Mezmo incident

Ingestion, Searching, Live Tail, Alerting, Graphing, and Timelines Delays

Mezmo experienced a critical incident on January 26, 2022 affecting Log Ingestion (Agent/REST API/Code Libraries) and Log Ingestion (Heroku) and 1 more component, lasting 1h 5m. The incident has been resolved; the full update timeline is below.

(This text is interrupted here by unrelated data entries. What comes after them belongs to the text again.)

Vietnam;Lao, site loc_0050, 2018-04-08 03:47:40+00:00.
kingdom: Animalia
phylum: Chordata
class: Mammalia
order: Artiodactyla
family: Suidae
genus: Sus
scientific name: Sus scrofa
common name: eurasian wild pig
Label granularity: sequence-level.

Started: Jan 26, 2022, 04:10 PM UTC
Resolved: Jan 26, 2022, 05:15 PM UTC
Duration: 1h 5m
Detected by Pingoru: Jan 26, 2022, 04:10 PM UTC

Affected components

Log Ingestion (Agent/REST API/Code Libraries)Log Ingestion (Heroku)Log Ingestion (Syslog)Web AppSearchAlertingLivetail

Update timeline

investigating Jan 26, 2022, 04:10 PM UTC

Ingestion services are currently halted. Customers will also experience delays with Searching, Live Tail, Alerting, Graphing, and Timelines.
investigating Jan 26, 2022, 04:23 PM UTC

We are continuing to investigate this issue.
monitoring Jan 26, 2022, 04:58 PM UTC

We have implemented a fix and are monitoring the results. Logs are being ingested again and all services are operational.
resolved Jan 26, 2022, 05:15 PM UTC

This incident has been resolved. All services are operational.
postmortem Jan 31, 2022, 08:14 PM UTC

**Dates:** Start Time: Wednesday, January 26, 2022, at 15:45:00 UTC End Time: Wednesday, January 26, 2022, at 16:30:00 UTC Duration: 00:45:00 ‌ **What happened:** Ingestion was halted and newly submitted logs were not immediately available for Alerting, Live Tail, Searching, Graphing, and Timelines. Some alerts were never triggered. Once ingestion had resumed, LogDNA agents running on customer environments resent all locally cached logs to our service for ingestion. No data was lost. ‌ **Why it happened:** Our Redis database had a failover and the services that depend on it were unable to recover automatically. Normally, the pods running our ingestion service deliberately crash until they are able to access Redis again. However, these pods were in a bad state and unable to reconnect when Redis returned. Since ingestion was halted, newly submitted logs were not passed on to many downstream services, such as Alerting, Live Tail, Searching, Graphing, and Timelines. ‌ **How we fixed it:** We manually restarted all the pods of our ingestion service, then restarted all the sentinel pods of Redis. The ingestion service became operational again and logs were passed on to all downstream services. Over a short period of time, these services processed the backlog of logs and newly submitted logs were again available without delays. ‌ **What we are doing to prevent it from happening again:** The ingestion pods were in a bad state because they had not been restarted after a configuration change made several days earlier, for reasons unrelated to this incident. The runbook for making such configuration changes has been updated to prevent this procedural failure in the future. We’re also in the middle of a project to make all services more tolerant of Redis failovers.